- What to produce: Pick up the transcript of the smart cities talk below after its last sentence and keep it going.

Transcript
This transcript was autogenerated. To make changes, submit a PR.
Hi, Tim Spann here, senior solutions engineer.
my talk today is on smart cities unleashed.
So I've worked with a lot of data companies, worked with lots of
different types of data in motion, sensors, all types of stuff.
Now I'm working with Snowflake, NiFi, Iceberg, Polaris, Streamlit,
Casey, some Flink and Kafka, some other cool stuff in there.
Every week I put out a free newsletter in a lot of different formats.
Click or scan, get there, get lots of free content.
Never a charge.
You can go on GitHub and find it.
Pretty much every week unless there's something going on and they interrupt it.
But, we're pretty consistent.
You gotta look at all the back stuff.
Today we're gonna cover a couple of things.
We'll do an intro, some overview, look at different types of data.
Show you a lot of NiFi.
If everything's running, I'm recording this on a Sunday, we'll see if demo
works, give you some resources so you can continue on your path to
unlock your data for smart cities.
And you require a team of products built around a solid data platform.
Things like Python, NiFi, Iceberg, these things.
Help you solve these complex problems, whether the data is structured,
semi structured, or unstructured.
We'll find all these formats when we're working with cities.

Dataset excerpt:
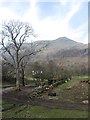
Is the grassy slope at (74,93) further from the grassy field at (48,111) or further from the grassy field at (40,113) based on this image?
the grassy field at (40,113)

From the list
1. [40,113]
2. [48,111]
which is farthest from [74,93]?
[40,113]

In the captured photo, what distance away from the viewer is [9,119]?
22.7 m

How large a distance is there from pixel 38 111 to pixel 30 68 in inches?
1635

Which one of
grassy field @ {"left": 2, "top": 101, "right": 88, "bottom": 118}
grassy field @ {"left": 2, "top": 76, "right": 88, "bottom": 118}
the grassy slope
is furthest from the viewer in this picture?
the grassy slope

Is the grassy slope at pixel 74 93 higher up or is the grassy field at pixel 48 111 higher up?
the grassy slope at pixel 74 93

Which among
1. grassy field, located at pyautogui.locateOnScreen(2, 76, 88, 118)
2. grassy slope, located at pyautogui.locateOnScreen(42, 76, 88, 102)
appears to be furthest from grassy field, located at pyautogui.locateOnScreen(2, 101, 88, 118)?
grassy slope, located at pyautogui.locateOnScreen(42, 76, 88, 102)

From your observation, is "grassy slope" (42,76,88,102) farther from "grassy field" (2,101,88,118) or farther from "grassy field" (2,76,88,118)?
"grassy field" (2,101,88,118)

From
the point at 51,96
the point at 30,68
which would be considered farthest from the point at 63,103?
the point at 30,68

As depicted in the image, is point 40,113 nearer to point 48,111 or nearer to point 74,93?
point 48,111

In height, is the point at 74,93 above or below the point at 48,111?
above

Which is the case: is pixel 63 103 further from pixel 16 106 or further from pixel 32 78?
→ pixel 32 78

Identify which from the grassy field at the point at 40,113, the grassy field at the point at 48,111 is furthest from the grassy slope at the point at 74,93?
the grassy field at the point at 40,113

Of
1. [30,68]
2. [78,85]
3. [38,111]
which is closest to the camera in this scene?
[38,111]

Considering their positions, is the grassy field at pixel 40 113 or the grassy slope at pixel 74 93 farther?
the grassy slope at pixel 74 93
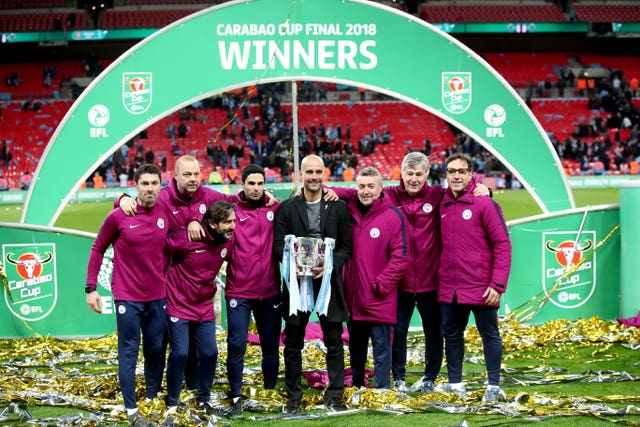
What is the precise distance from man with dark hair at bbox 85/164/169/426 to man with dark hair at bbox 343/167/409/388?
4.86 ft

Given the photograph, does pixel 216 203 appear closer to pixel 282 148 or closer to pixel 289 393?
pixel 289 393

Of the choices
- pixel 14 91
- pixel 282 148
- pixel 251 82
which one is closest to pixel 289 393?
pixel 251 82

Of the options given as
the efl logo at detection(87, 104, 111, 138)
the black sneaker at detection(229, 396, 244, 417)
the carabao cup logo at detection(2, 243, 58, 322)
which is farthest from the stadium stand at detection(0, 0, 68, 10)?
the black sneaker at detection(229, 396, 244, 417)

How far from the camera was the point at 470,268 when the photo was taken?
702 centimetres

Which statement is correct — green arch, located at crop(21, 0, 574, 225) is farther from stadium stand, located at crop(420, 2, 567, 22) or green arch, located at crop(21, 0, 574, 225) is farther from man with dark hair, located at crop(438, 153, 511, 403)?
stadium stand, located at crop(420, 2, 567, 22)

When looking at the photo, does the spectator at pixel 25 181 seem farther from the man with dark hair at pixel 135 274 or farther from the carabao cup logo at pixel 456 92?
the man with dark hair at pixel 135 274

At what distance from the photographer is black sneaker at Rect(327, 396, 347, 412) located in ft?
22.1

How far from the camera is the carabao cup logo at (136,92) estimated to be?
35.6 feet

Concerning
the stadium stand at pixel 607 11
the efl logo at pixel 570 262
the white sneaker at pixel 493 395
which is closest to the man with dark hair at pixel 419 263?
the white sneaker at pixel 493 395

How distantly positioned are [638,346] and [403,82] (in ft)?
13.3

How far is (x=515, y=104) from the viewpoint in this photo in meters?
11.2

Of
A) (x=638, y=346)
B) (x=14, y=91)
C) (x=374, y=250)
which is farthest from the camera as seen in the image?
(x=14, y=91)

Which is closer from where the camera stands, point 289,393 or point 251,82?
point 289,393

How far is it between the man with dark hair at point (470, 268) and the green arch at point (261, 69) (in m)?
4.06
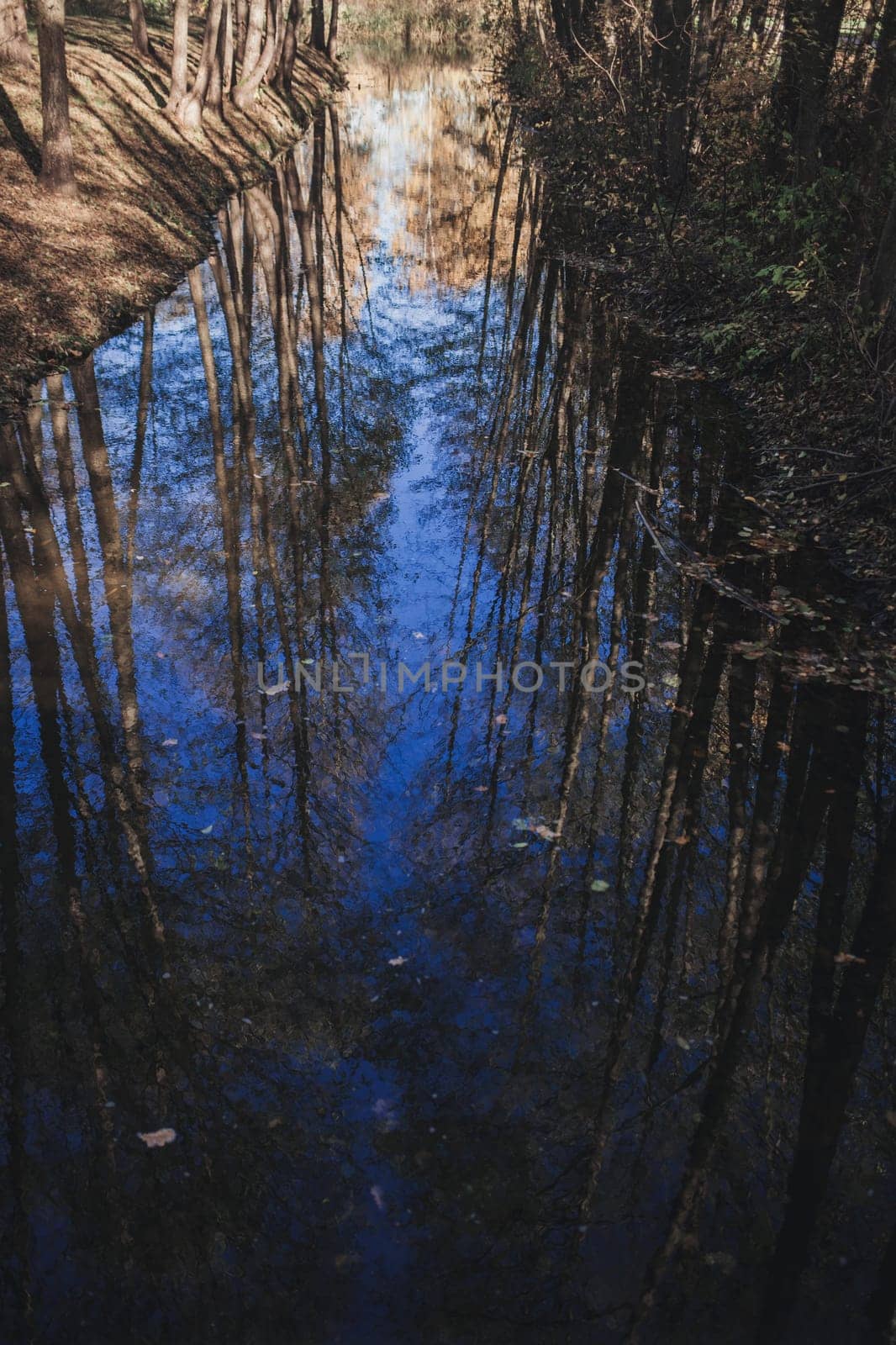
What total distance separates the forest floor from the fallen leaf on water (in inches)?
404

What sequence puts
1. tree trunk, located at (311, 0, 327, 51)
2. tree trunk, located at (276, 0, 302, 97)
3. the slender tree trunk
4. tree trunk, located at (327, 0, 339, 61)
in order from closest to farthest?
the slender tree trunk < tree trunk, located at (276, 0, 302, 97) < tree trunk, located at (311, 0, 327, 51) < tree trunk, located at (327, 0, 339, 61)

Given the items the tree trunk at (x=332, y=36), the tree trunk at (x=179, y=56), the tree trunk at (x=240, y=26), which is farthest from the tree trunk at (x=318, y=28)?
the tree trunk at (x=179, y=56)

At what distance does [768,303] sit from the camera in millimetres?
13836

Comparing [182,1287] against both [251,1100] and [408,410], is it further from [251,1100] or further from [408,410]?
[408,410]

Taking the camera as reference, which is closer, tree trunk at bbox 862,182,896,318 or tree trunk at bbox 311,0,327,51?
Result: tree trunk at bbox 862,182,896,318

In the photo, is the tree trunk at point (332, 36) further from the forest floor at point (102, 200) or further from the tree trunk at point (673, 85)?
the tree trunk at point (673, 85)

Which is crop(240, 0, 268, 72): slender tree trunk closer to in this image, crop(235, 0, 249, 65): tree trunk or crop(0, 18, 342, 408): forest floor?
crop(0, 18, 342, 408): forest floor

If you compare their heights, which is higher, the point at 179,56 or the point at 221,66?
the point at 221,66

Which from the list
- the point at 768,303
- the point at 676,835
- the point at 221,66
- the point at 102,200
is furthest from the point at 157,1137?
the point at 221,66

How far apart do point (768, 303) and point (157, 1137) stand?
42.8 ft

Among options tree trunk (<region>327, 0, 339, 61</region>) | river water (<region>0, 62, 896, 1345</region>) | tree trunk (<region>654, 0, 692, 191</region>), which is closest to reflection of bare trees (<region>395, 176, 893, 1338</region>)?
river water (<region>0, 62, 896, 1345</region>)

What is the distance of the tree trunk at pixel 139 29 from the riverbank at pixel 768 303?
14.3 metres

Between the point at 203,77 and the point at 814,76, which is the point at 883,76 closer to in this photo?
the point at 814,76

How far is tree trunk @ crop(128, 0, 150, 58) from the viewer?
28656 millimetres
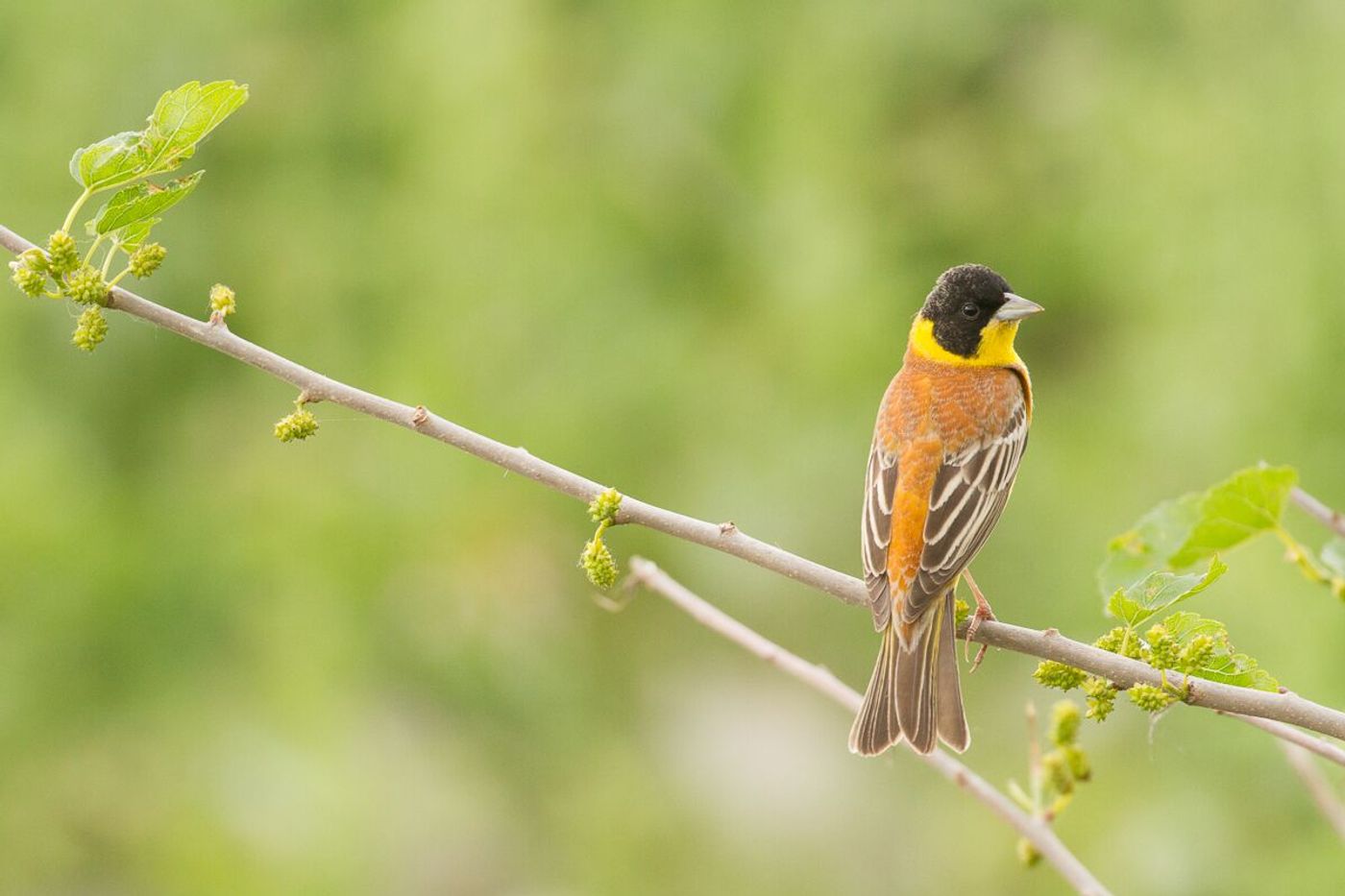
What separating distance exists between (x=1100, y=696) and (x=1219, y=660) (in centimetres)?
21

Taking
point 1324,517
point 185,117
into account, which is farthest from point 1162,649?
point 185,117

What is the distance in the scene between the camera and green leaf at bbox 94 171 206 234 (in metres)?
2.42

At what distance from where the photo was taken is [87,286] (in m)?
2.38

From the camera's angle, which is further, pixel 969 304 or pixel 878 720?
pixel 969 304

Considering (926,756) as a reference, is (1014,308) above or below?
above

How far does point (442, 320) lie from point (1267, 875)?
350 cm

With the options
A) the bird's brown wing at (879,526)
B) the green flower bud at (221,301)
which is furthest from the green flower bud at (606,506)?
the bird's brown wing at (879,526)

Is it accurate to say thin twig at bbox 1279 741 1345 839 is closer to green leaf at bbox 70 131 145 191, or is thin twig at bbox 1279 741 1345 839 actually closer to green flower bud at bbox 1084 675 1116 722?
green flower bud at bbox 1084 675 1116 722

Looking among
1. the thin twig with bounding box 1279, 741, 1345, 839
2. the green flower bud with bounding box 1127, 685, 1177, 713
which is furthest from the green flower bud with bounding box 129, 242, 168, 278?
the thin twig with bounding box 1279, 741, 1345, 839

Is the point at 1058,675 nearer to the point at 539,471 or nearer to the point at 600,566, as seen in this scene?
the point at 600,566

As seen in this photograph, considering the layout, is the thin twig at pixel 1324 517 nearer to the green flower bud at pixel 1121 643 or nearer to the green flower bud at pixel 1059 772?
the green flower bud at pixel 1121 643

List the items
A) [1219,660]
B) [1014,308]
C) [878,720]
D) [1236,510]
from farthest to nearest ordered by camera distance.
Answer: [1014,308]
[878,720]
[1219,660]
[1236,510]

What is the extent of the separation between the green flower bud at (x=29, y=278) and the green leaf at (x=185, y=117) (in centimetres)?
23

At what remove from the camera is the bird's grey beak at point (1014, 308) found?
13.4 feet
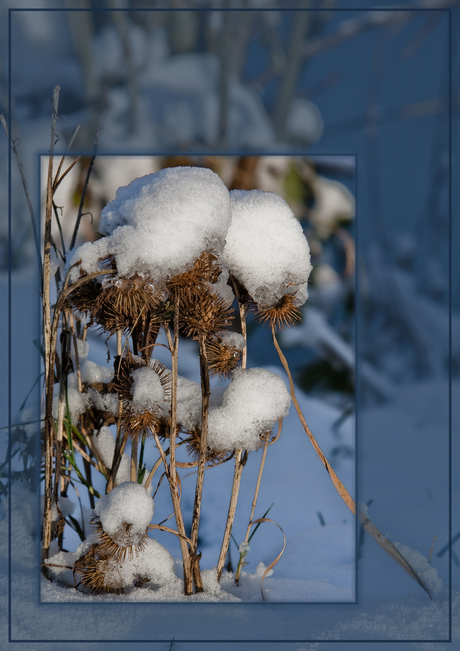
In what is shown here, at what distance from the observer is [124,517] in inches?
29.2

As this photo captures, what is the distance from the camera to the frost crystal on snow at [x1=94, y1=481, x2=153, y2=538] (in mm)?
743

- Result:
Because you've got things like cameras, you've got documents, you've got,
standard static data, you've got things like transit data, which is often in
the, GTFS, format, which is a binary format, Based on Google protocol buffers.
This is used by most, transit systems out there around the world.
And fortunately they're very consistent and the mobility data people.
Keep a good track and list of them.
We can actually automate grabbing all the transit systems in the world.
But people tend to work on one city for their smart city.
Put together an example architecture and did a little of the work on this.
We'll see if people are interested if we want to go further on this.
So we got data from the real world.
I can have NiFi running on edge devices.
Kafka feeds coming in from all over.
you're going to be working with different providers.
And open source groups and communities, when you're getting this data, it's going
to be living on, real machines, could be on moving bicycles, trucks, lots of stuff.
data sources we've looked at recently, sensors in JSON format, transit data
in GTFS, traffic data in JSON, some raw data we might have to clean up.
this could be documents and other things, images.
And fortunately, once we get this into Snowflake with Cortex AI, we can do a
lot of the, complex processing regardless if that's documents or whatever.
We've got Kafka dropping into, Snowpipe.
We've got raw data.
We're getting data from our marketplace, including free weather
data we could use for stuff.
Got a couple quick SnowSite charts and, Queries there just to show
stuff, but we could do it in Jupyter Notebooks or whatever.
If we want to, we could store everything in just an S3 data lake with Iceberg.
Still have it part of this big puzzle.
Again, we're talking about semi structured data.
It could be things like, from OpenAQ, they've got air quality data, which
is important, depending on your city.
we've got data about location, time, different sensors.
Sometimes this data is coming from other systems.
Could be Avro, Parquet, ORC, all Apache formats.
JSON or XML, very common.
I'm getting some RSS feeds, which is a type of XML.
Hierarchical data.
So this is complex.
We might drop it in RAW.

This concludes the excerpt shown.